- **To do**
[1] Quote the forum thread on plow options for a '95 Ford F-250 word for word, from "PS I feel your" up to and including "I think 99.".
[2] Pick up the forum thread on plow options for a '95 Ford F-250 where it stops, and continue it.

- **Exercise text**
***

# Plow Options For A '95 Ford F-250...



## NewAgeOutlaw_89 (Aug 17, 2011)

I am considering putting a plow on my truck this winter, but I have run into a little issue. All the plows I am finding for sale did not come off of the same era truck as mine.

The plows that I find are either off of:

1) Ford truck older than 1986 
2) Ford trucks newer than 1999 
3) GM trucks :realmad:

Does anyone know if a plow off of one of those trucks will mount to a '95 F-250 fairly easily, or if not, does anyone know a truck that is similar to a '95 F-250, mounting wise?


----------



## DIRISHMAN (Jul 30, 2010)

Hope this will help a little bit go to the quick guide for western or fisher and type in you truck and right down the mount number then enter a new pick like a 95 and see if the mount numbers are the same and give you an answer kinda like that...

OR LOOK UP JIM AT ESI ON HERE AND HE 'LL GIVE YA HAND WITH WHAT EVER YOU NEED TO KNOW AND POINT YA IN THE RIGHT DIRECTION !!! GOOD LUCKThumbs Up 

PS I feel your pain I have a 97F250HD and it was either to late or to old look for a book for some stuff but some books start at 99 an others end 96 Bad Step child


----------



## MickiRig1 (Dec 5, 2003)

Keep looking there is a plow out there that will fit the truck. Look for used snow plow outfits around you. Talk to places that carry snow plow parts. They will know of used plow places around your state. I got one 2 miles from me. A new plow place 2 miles in the opposite direction. Check when they changed Ford truck frames. I know in 94 they changed and stayed the same to I think 99.


----------



## affekonig (Aug 5, 2008)

I have a Unimount mount for the truck in my garage for that truck exactly (off my old 95) and I was thinking about selling it...

***

- **Information shown**
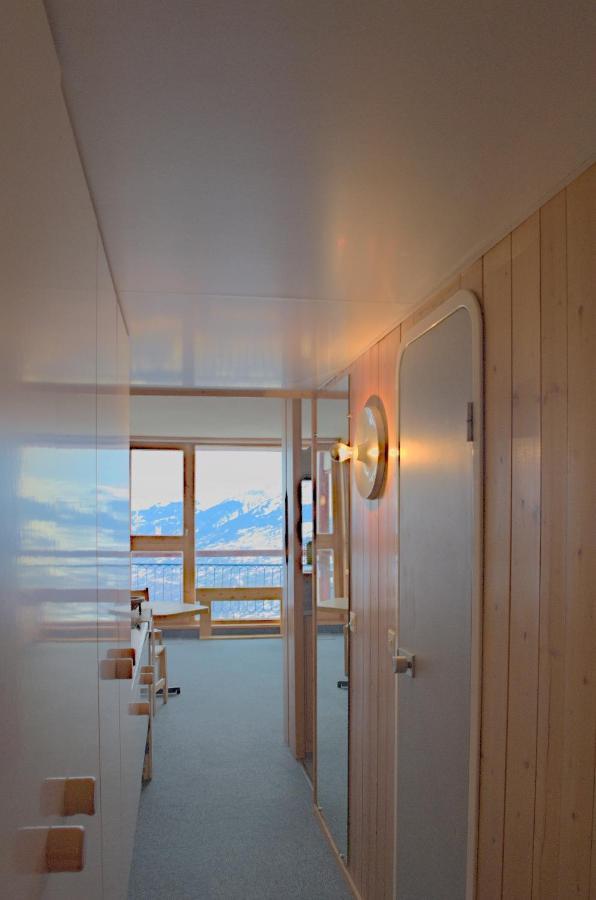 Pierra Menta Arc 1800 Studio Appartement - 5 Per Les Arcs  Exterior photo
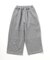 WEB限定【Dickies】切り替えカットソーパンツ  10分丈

***

- **Expected results**
[1]
PS I feel your pain I have a 97F250HD and it was either to late or to old look for a book for some stuff but some books start at 99 an others end 96 Bad Step child


----------



## MickiRig1 (Dec 5, 2003)

Keep looking there is a plow out there that will fit the truck. Look for used snow plow outfits around you. Talk to places that carry snow plow parts. They will know of used plow places around your state. I got one 2 miles from me. A new plow place 2 miles in the opposite direction. Check when they changed Ford truck frames. I know in 94 they changed and stayed the same to I think 99.

[2]
----------



## linckeil (Sep 18, 2007)

you need a plow from a 1992-1996 F250 or F350. bronco or F150 will not fit. a plow off a 1997 F250 heavy duty (NOT 1997 light duty) F250 or 1997 F350 will work also. 

To say it another way:

1992-1997 F250 or F350 (excluding 1997 F250 light duty)


----------



## Glenn Lawn Care (Sep 28, 2009)

I had a 89 ford f250 with a Hiniker, and I sold the truck truck and I wanted to put the Hiniker on my 97 ford f250 and it didn't work. My frame on my 97 was a littler thicker than the 89. The mount for it was an extra $600.


----------



## Dr Who (Dec 16, 2010)

tourch and welder, little time and some good metal will make any of the mounts you find work...that is what I did..


----------



## Andy96XLT (Jan 1, 2009)

I would search craigslist and ebay (locally). I have the same truck as you and around my area it was really hard to find a mount because so many people use these trucks to plow and they generally last awhile and the people have no need to get rid of the plow mounts if the truck still works  I lucked out and got my plow, mount, and the correct wiring harness off the exact same truck through craigslist. Good Luck!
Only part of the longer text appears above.